Finance

Morgan Stanley's online trading system for wealthy clients went down

Key Points
  • Morgan Stanley, one of the world's biggest wealth managers, said its online trading portal for wealthy clients went down on Wednesday. 
  • The bank's message for clients was to call a service representative to place trades, rather than using the company's website. 
  • Clients who had prices move against them on Wednesday because it took longer-than-normal to execute trades were being made whole today as Morgan Stanley honored the prices they should've gotten, said the person with knowledge of the situation.
Morgan Stanley's online trading system down
VIDEO1:2301:23
Morgan Stanley's online trading system down

Morgan Stanley, one of the world's biggest wealth managers, said its online trading portal for wealthy clients went down on Wednesday. 

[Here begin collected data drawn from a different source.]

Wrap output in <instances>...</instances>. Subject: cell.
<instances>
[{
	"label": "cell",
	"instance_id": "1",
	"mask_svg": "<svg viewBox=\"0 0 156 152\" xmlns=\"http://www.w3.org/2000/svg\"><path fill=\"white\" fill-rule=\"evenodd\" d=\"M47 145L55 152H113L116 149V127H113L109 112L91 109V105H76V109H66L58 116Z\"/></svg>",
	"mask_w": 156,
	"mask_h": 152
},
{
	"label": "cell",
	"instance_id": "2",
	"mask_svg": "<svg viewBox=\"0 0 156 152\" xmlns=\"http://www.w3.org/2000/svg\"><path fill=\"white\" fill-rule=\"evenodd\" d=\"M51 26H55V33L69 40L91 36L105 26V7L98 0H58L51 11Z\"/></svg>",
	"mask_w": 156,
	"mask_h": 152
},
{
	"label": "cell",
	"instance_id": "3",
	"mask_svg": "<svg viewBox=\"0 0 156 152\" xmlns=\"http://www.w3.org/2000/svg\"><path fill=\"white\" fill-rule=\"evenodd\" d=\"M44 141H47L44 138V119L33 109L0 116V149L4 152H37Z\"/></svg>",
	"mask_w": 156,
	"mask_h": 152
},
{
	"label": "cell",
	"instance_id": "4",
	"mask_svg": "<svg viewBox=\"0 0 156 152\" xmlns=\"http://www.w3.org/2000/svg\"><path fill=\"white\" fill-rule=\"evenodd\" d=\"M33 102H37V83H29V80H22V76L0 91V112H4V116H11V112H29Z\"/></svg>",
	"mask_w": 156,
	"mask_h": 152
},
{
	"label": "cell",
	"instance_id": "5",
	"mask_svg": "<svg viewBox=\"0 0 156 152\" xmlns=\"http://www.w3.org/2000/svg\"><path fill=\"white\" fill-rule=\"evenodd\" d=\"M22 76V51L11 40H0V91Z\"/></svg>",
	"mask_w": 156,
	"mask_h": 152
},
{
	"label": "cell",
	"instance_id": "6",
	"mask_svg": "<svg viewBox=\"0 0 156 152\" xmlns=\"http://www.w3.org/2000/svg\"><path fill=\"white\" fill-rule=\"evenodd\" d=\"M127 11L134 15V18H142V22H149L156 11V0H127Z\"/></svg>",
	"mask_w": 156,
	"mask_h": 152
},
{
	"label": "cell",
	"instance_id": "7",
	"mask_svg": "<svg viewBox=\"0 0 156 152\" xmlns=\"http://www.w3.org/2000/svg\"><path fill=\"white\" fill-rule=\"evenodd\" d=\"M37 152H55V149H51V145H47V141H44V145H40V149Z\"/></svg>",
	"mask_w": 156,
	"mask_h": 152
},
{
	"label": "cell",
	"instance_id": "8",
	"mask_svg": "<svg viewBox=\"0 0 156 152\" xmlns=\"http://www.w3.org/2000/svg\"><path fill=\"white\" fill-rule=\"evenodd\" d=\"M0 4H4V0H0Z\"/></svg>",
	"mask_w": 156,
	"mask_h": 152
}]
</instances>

The bank's message for clients was to call a human adviser to place trades, rather than using the company's website. The issue stemmed from a bug in software from a third-party vendor and not high trade volumes or staff working remotely, according to a person briefed on Morgan Stanley's situation. 

Retail brokerages have suffered sporadic outages this month amid unprecedented volatility and volume in markets amid the coronavirus crisis. Most notably, free-trading pioneer Robinhood was overwhelmed by traffic on several days, including one of the biggest days for gains on the Dow Jones.

Source: Morgan Stanley

The outage at Morgan Stanley lasted at least a few hours during trading Wednesday, and after the close the web portal toggled between being available and showing an error message. The system was fully operational by the next trading session on Thursday. 

Clients who had prices move against them on Wednesday because it took longer-than-normal to execute trades were being made whole today as Morgan Stanley honored the prices they should've gotten, said the person with knowledge of the situation. All the major stock indexes were in the midst of a rally on Wednesday. 

When Morgan Stanley announced last month it was purchasing online brokerage E-Trade for $13 billion in stock, part of the rationale for the deal was to acquire the company's retail trading technology.